Исходный текст
Принадлежность Японии к "основным цивилизациям”

оспаривается ввиду ее зависимости от китайской и небольших размеров страны. Однако генетич. родство с китайской Ц может быть уподоблено связи европейской Ц с греко-римской, да и по размерам очаг европейской Ц, включавший восток Франции и северо-запад Германии, не превышал собственно Японию, которая и стала очагом особой Ц, вставшей затем на путь широкой экспансии в Тихоокеанском бассейне. Главное, что подтверждает принадлежность Японии к "основным цивилизациям", — это наличие в ее истории всех признаков феодализма. Таковы:

"1) разветвленная система государственного управления,

2) раздробленность власти между местными правителями,

3) система классов и рангов,

4) личные отношения между сеньором и вассалами,

5) дарование наделов" (002, с.43).

В истории России, а также Византии, Османской империи, арабских халифатов не было всей совокупности этих признаков. Так, в Российском государстве власть оставалась централизованной и бюрократической, т.е. не было второго и четвертого признаков, а поместья не становились частной собственностью, были лишь условным (служебным) держанием, дававшим право сбора податей. Ввиду отсутствия полноценного феодализма Россию, заодно с Византией и мусульманским Востоком, следует отнести к "второстепенным цивилизациям" (002, с. 47).

Почему же, несмотря на раздробленность власти, феодальное государство не распадается? Тономура считает основополагающим для феодализма высший, неотчуждаемый и неприкосновенный авторитет королевской власти. Происхождение его обычно связывают с христианством и доктриной божественного права; однако это европоцентристский подход. У истоков королевского авторитета культ основателей династий, благодаря которым совершался переход от

Варварства к Цивилизации. Цивилизация означает "социальную революцию и революцию в сознании". Это "новый свет", и основатель конкретной Ц является его источником. Преемники, верховные правители данного гос-ва воспринимаются как "главы цивилизации" (002, с.52). Итак, основа королевского авторитета - то, что верховный правитель выступает носителем Ц, а религиозная сакрализация его власти - лишь "вид декорации" (002, с.53).

Письменное задание
Перепечатаете ли вы из исходного текста отрывок, начав со слов «2) раздробленность власти» и остановившись после слов «(002, с. 47).», не меняя в нем ни одного знака?

Строки
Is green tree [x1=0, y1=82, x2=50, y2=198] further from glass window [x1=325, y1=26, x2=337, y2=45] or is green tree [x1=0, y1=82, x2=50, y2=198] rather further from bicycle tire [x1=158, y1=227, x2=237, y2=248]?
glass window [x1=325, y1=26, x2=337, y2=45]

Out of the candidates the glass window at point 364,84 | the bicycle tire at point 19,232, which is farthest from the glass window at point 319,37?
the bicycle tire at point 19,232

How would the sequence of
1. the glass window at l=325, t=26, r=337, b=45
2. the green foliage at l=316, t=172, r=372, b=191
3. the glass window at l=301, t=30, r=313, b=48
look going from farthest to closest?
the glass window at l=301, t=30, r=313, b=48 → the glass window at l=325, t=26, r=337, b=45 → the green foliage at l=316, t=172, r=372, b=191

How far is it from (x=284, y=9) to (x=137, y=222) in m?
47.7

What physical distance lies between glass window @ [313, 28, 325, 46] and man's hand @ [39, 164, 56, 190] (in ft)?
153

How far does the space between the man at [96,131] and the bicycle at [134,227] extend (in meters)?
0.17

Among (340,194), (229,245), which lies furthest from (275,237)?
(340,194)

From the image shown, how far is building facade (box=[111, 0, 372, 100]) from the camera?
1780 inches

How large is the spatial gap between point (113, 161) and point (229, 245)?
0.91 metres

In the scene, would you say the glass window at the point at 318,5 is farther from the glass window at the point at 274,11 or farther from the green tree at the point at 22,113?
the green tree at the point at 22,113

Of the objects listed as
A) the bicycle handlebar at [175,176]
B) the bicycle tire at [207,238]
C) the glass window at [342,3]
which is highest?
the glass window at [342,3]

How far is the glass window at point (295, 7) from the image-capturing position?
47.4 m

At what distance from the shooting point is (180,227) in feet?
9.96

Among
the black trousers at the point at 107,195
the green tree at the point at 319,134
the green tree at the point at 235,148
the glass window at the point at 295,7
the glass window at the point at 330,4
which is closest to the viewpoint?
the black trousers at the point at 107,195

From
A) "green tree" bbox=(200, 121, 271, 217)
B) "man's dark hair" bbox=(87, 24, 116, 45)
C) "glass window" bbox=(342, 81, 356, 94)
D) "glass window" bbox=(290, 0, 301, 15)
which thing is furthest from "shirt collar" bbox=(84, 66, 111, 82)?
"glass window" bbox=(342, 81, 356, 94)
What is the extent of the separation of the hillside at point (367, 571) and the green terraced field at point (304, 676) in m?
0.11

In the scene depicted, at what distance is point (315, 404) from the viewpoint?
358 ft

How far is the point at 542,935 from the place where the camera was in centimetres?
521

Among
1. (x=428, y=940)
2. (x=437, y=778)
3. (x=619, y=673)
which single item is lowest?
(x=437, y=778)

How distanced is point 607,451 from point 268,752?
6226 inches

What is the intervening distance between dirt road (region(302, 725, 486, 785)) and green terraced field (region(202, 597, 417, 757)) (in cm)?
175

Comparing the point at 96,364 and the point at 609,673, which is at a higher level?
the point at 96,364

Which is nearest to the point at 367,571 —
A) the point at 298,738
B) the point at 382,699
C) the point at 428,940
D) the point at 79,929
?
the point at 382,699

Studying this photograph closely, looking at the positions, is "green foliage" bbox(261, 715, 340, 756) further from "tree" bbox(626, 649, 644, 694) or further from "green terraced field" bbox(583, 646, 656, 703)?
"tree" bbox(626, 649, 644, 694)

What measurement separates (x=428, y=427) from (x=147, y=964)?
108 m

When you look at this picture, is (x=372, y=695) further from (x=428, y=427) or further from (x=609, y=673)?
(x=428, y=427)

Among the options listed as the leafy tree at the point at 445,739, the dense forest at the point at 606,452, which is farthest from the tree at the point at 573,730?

Полный ответ
2) раздробленность власти между местными правителями,

3) система классов и рангов,

4) личные отношения между сеньором и вассалами,

5) дарование наделов" (002, с.43).

В истории России, а также Византии, Османской империи, арабских халифатов не было всей совокупности этих признаков. Так, в Российском государстве власть оставалась централизованной и бюрократической, т.е. не было второго и четвертого признаков, а поместья не становились частной собственностью, были лишь условным (служебным) держанием, дававшим право сбора податей. Ввиду отсутствия полноценного феодализма Россию, заодно с Византией и мусульманским Востоком, следует отнести к "второстепенным цивилизациям" (002, с. 47).